Selected excerpt ▸

What happend was that I went to airdisplays in Holland but those are just poor displays per airplane with sometimes up to 10 minutes breaks in between displays of various models. So me and a good friend decided to visit the IWM in Duxford for the first time ever to rerally seek some action but obviously we were not careful enough what we wished for  

The first day (sat 13 july 1996) it started with an awsome verbal announcement of the 2 Bearcats with the Tigercat leading these two awesome fighters. Never experienced so much action before at an air display according to WW2 fighters (really felt the adrenaline kick in!  ). 

But this came to an absolute halt on the second day around 3 o'clock in the afternoon when the P38 presented a fantastic display until that moment when it seemed to attempt a second roll what I found a bit strange due to the fact that it came level out of the first roll but I didn't have enough time to give that a thought as it burst into flames right i front of us   (We were standing of the left corner of the field)

Exercise brief ▸
In the air show account, which aircraft led the two Bearcats on the first day?

Records of scene-based questions
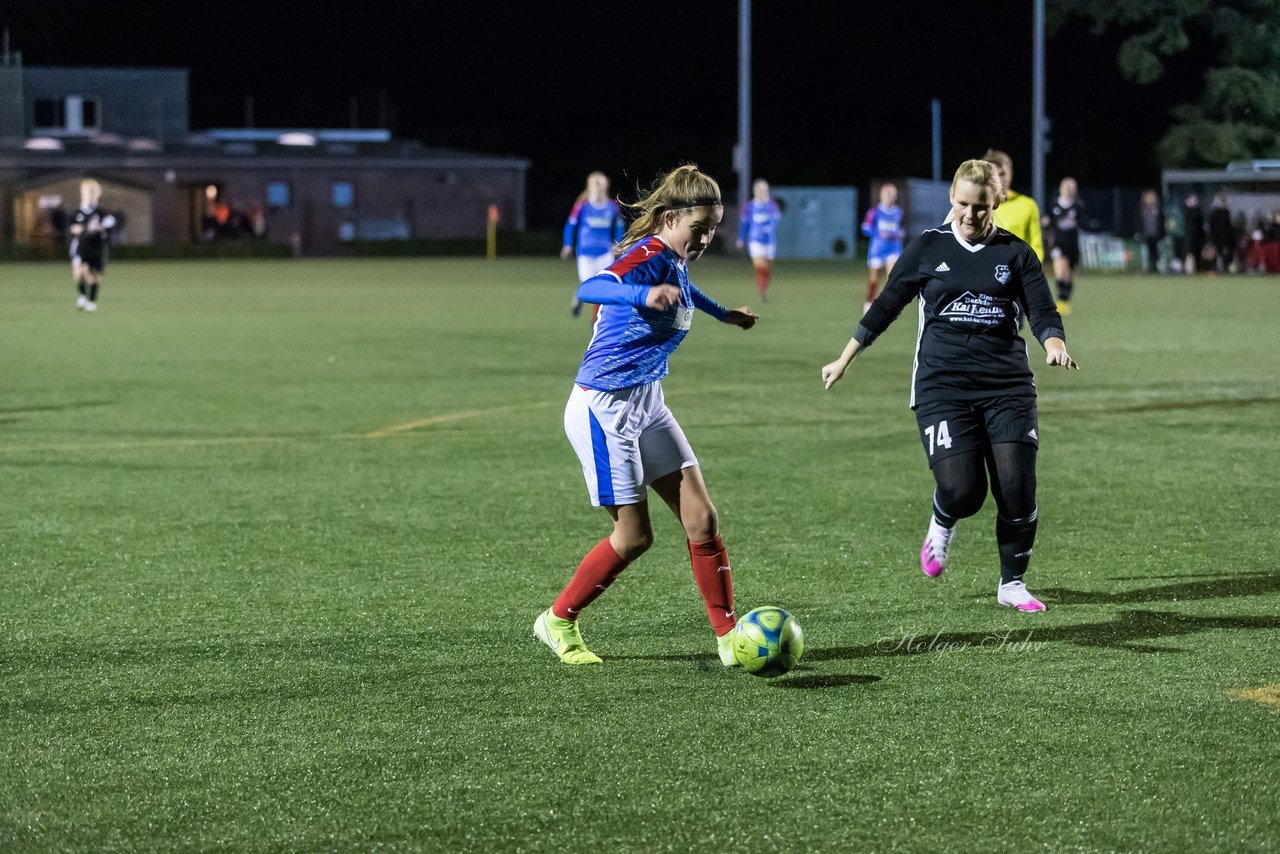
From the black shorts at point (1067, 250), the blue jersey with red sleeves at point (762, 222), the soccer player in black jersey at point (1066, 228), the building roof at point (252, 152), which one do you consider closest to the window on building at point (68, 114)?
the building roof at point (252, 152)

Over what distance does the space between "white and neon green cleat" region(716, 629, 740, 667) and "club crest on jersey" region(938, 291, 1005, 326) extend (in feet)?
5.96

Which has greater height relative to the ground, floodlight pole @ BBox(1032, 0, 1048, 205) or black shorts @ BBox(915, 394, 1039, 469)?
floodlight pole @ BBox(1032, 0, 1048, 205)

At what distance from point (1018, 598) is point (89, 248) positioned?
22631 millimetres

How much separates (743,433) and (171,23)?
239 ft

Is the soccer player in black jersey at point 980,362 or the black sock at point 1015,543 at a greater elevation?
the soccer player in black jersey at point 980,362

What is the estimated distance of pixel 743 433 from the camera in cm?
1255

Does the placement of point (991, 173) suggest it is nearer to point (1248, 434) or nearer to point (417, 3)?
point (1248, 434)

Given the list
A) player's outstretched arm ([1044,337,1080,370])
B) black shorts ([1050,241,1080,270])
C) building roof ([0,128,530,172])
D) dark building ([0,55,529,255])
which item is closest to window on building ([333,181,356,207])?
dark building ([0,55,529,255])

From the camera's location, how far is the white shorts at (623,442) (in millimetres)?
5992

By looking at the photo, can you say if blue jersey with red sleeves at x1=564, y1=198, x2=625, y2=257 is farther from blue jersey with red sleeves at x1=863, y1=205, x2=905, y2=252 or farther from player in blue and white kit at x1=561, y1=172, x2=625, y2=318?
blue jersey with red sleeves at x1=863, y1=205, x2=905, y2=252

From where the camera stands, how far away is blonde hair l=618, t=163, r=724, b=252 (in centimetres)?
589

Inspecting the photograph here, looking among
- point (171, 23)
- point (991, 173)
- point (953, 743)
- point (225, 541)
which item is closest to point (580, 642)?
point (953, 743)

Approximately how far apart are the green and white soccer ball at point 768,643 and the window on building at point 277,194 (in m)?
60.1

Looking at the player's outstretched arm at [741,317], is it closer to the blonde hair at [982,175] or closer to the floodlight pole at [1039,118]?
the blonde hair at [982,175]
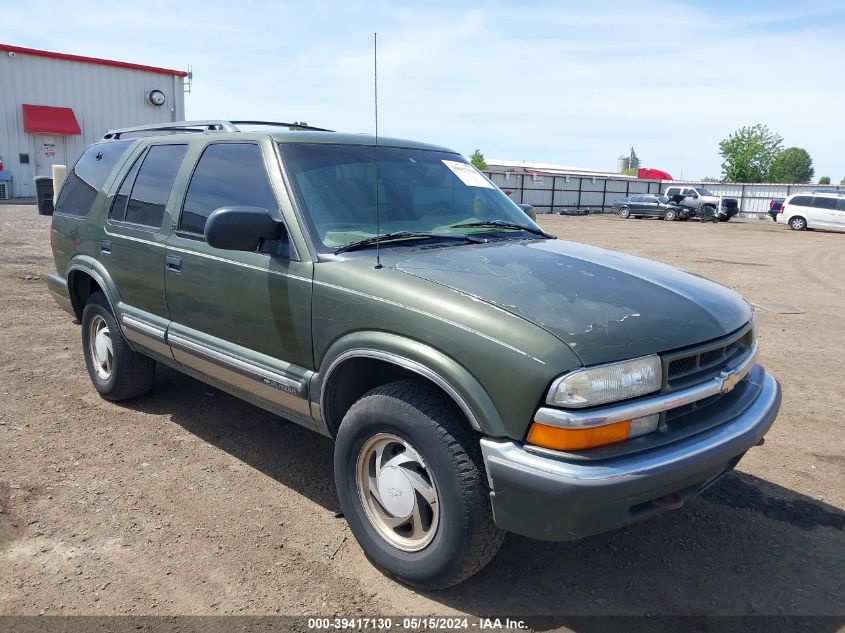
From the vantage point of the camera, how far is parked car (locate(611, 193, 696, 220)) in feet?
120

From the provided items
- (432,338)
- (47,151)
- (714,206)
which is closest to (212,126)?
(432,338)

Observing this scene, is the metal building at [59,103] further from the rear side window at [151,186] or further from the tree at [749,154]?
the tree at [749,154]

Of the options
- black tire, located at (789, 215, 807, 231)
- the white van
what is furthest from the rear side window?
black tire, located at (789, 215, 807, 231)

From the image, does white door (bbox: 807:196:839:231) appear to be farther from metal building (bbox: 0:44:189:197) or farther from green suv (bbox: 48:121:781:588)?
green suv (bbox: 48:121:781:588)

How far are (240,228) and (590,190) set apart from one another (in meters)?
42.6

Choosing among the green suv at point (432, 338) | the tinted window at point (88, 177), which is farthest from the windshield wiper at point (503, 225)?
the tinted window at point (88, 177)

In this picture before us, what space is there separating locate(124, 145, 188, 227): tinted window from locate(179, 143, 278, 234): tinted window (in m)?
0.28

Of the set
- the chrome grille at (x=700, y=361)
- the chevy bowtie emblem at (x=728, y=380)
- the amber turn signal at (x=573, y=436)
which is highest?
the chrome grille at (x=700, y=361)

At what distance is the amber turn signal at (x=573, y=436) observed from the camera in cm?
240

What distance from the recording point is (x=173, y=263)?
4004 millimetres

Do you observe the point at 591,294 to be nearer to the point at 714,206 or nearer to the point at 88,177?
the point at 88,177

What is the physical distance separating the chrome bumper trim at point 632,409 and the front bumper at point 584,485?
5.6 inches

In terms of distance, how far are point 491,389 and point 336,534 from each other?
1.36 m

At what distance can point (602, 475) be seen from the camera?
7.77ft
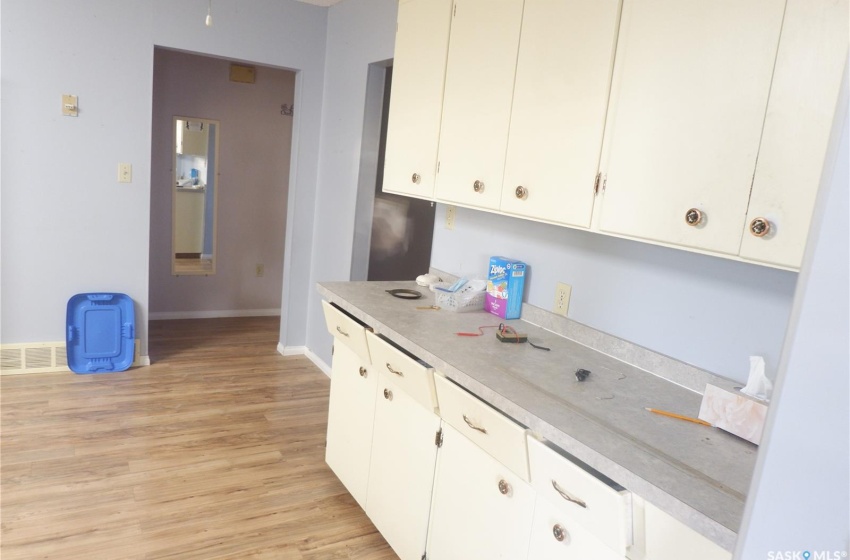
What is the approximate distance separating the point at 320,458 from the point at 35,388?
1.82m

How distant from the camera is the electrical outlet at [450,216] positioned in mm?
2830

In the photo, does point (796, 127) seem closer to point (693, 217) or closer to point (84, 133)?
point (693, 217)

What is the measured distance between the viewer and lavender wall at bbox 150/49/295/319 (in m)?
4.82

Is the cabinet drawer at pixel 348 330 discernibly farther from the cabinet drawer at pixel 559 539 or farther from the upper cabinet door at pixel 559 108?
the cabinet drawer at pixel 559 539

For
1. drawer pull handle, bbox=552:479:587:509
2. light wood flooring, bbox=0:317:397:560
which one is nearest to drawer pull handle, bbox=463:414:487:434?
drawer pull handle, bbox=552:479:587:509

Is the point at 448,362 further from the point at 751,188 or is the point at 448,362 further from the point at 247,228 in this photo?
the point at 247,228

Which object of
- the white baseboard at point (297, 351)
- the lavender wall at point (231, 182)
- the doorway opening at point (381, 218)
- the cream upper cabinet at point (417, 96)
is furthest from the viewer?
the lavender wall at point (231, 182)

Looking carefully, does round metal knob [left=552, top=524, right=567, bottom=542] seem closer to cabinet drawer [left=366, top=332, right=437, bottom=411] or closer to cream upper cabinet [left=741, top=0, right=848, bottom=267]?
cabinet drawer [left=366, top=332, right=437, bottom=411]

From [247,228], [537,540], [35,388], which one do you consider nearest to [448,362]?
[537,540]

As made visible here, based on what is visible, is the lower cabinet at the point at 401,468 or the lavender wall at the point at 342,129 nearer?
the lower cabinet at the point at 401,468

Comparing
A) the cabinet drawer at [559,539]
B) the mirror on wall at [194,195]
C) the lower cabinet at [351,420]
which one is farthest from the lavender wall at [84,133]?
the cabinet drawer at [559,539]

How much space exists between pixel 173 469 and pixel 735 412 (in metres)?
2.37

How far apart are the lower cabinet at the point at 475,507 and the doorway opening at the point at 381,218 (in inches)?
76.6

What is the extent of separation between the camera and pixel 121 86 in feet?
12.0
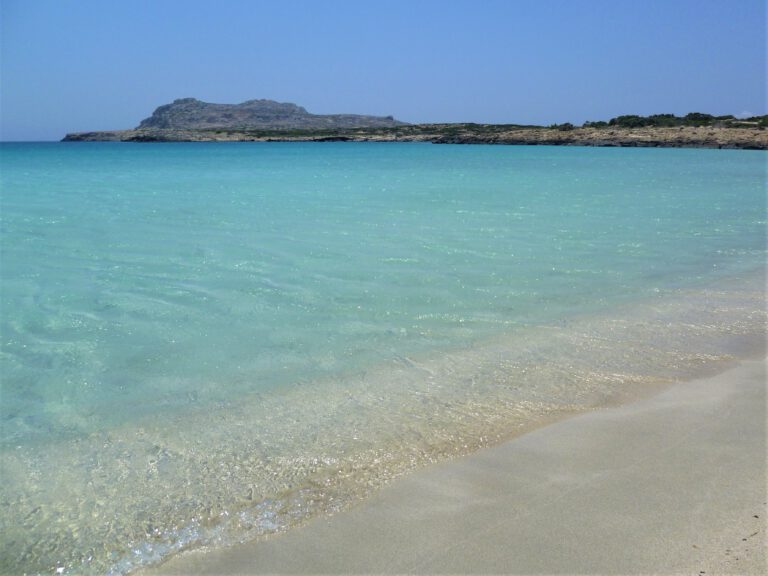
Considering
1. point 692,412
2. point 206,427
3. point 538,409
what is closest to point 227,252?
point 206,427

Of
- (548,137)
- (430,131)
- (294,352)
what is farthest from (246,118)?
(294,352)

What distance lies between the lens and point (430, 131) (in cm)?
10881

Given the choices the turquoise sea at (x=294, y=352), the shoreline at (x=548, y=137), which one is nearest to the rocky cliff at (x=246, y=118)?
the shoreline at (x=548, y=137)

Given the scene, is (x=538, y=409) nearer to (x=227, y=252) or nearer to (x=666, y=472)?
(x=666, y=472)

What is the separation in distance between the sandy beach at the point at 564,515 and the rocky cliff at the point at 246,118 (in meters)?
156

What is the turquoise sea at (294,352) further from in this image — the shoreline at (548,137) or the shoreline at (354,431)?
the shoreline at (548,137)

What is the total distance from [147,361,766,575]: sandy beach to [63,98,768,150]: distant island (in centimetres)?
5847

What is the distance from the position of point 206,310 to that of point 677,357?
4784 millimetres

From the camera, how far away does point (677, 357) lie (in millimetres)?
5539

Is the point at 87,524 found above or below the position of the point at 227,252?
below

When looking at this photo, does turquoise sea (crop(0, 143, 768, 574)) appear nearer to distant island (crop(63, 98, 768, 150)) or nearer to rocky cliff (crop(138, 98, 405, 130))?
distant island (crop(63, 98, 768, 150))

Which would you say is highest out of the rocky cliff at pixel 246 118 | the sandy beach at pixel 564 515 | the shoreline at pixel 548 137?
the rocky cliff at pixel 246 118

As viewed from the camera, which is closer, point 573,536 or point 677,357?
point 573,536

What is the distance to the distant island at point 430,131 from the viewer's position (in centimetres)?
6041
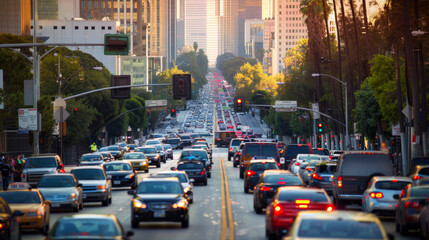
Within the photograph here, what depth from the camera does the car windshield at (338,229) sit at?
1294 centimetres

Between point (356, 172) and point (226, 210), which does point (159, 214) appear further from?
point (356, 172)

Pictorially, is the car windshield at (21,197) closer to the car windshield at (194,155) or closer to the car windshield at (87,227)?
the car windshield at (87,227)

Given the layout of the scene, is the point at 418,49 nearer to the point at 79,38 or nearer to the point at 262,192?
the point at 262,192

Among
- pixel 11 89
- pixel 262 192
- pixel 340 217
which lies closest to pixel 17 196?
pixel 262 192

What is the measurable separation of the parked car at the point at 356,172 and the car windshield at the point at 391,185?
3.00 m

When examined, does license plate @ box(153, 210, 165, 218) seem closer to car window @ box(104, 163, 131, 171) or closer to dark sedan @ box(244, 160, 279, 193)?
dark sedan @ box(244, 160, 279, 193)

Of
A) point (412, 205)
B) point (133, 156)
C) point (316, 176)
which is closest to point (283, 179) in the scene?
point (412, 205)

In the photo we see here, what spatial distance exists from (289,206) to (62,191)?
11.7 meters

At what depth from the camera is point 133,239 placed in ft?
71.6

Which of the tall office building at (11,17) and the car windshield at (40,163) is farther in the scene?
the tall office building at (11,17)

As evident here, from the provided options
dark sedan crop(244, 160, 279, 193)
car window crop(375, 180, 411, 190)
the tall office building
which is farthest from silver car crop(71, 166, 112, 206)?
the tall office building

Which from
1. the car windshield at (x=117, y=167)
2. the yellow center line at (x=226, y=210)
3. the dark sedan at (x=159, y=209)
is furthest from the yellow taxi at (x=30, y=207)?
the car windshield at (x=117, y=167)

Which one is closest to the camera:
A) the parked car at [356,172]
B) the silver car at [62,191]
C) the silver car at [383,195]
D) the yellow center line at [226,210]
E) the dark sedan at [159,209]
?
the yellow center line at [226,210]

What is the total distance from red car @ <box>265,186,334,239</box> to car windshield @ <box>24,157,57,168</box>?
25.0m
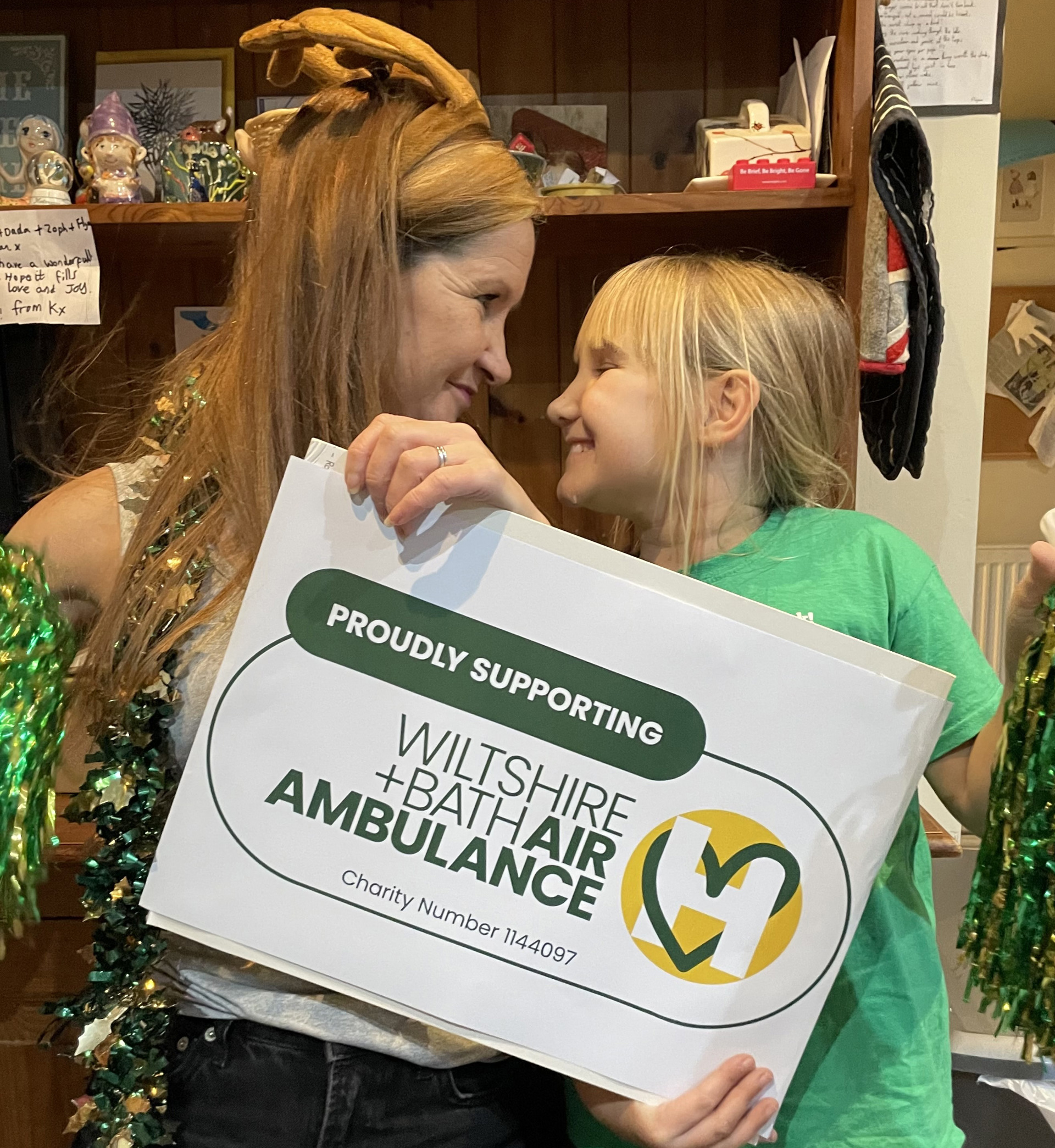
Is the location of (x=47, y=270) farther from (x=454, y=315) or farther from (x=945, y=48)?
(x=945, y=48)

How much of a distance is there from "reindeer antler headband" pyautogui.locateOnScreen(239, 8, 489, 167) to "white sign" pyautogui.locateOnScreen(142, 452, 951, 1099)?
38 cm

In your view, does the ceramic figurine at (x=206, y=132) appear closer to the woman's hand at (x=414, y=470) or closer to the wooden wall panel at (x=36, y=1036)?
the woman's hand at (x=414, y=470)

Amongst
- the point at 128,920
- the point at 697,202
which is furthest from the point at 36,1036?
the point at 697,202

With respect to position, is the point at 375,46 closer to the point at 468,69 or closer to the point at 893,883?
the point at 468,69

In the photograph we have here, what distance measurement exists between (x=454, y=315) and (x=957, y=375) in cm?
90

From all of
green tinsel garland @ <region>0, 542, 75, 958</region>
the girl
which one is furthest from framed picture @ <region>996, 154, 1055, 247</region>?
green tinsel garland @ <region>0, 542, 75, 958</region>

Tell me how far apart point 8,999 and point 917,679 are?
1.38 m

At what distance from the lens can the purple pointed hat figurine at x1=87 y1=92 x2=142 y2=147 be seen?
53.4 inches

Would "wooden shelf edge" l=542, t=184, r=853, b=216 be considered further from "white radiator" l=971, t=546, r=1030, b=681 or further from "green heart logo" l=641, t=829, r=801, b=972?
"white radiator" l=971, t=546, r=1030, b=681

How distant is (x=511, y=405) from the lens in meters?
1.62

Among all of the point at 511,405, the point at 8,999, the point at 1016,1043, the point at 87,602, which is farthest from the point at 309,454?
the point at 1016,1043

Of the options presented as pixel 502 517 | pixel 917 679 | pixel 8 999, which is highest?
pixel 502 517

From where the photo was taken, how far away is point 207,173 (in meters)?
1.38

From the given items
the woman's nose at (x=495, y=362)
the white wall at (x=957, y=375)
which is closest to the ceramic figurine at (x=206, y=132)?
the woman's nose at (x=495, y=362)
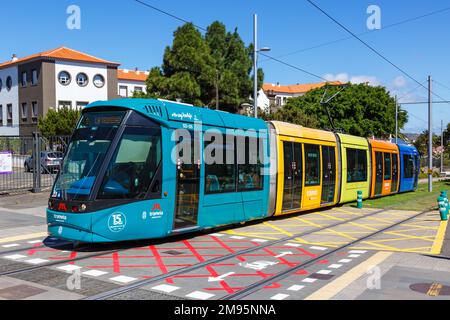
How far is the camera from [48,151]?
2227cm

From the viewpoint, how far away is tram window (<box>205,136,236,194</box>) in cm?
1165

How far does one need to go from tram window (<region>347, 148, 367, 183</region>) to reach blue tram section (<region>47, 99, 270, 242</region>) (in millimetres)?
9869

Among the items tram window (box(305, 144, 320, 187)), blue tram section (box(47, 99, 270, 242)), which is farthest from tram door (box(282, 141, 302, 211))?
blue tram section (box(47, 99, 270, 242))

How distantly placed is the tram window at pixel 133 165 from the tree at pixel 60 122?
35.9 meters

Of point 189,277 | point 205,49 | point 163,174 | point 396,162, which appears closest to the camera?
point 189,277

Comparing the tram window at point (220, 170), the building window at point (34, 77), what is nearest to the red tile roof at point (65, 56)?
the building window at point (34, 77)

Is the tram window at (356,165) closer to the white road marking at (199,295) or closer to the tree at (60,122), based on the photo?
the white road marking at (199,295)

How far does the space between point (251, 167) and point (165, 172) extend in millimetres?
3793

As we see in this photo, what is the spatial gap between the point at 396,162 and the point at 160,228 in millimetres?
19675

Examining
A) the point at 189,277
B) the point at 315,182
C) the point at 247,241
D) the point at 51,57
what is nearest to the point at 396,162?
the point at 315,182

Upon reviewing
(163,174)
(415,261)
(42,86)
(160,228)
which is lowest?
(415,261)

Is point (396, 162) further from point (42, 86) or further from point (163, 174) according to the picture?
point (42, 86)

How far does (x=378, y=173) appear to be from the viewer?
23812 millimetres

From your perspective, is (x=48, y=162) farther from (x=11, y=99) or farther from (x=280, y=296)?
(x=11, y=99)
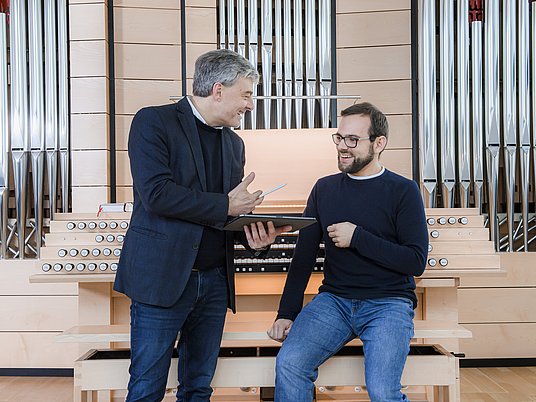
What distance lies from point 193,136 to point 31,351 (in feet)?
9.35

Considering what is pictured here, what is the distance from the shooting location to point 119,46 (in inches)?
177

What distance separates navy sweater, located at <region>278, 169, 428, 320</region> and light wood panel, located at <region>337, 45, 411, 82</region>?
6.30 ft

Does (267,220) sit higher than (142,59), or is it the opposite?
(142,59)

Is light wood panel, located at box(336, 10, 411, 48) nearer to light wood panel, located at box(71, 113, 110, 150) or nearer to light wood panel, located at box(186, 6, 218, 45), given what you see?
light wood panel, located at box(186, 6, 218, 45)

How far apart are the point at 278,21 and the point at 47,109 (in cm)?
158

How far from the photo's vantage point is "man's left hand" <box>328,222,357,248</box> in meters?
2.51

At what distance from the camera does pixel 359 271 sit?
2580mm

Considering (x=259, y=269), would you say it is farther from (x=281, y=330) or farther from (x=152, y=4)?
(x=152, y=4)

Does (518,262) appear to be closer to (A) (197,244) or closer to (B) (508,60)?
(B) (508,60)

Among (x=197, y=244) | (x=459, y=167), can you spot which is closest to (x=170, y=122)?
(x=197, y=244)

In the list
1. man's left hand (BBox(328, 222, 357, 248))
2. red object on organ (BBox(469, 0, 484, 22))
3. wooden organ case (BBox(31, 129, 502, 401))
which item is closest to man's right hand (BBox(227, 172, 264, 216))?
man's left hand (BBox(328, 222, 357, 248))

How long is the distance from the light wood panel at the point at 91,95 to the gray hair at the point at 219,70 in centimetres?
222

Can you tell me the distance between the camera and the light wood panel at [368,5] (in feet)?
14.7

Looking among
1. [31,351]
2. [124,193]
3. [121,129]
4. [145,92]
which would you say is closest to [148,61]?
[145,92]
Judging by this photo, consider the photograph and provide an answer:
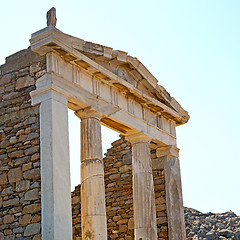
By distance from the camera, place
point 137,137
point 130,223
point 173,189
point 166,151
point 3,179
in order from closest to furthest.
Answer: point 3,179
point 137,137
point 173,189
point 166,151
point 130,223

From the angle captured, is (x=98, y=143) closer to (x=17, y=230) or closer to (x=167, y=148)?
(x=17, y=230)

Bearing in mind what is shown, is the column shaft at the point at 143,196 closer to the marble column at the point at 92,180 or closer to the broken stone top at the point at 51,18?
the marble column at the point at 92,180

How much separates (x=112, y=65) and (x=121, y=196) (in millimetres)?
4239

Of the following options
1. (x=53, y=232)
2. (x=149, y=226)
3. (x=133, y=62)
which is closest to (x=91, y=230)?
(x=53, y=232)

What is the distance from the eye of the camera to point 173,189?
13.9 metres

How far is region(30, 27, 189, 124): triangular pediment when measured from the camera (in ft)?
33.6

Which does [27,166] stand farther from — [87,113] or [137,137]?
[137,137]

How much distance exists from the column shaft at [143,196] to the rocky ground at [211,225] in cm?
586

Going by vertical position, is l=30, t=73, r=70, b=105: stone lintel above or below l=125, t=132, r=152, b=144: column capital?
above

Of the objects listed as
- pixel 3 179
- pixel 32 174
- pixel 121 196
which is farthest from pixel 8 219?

Completed exercise ▸
The Tigercat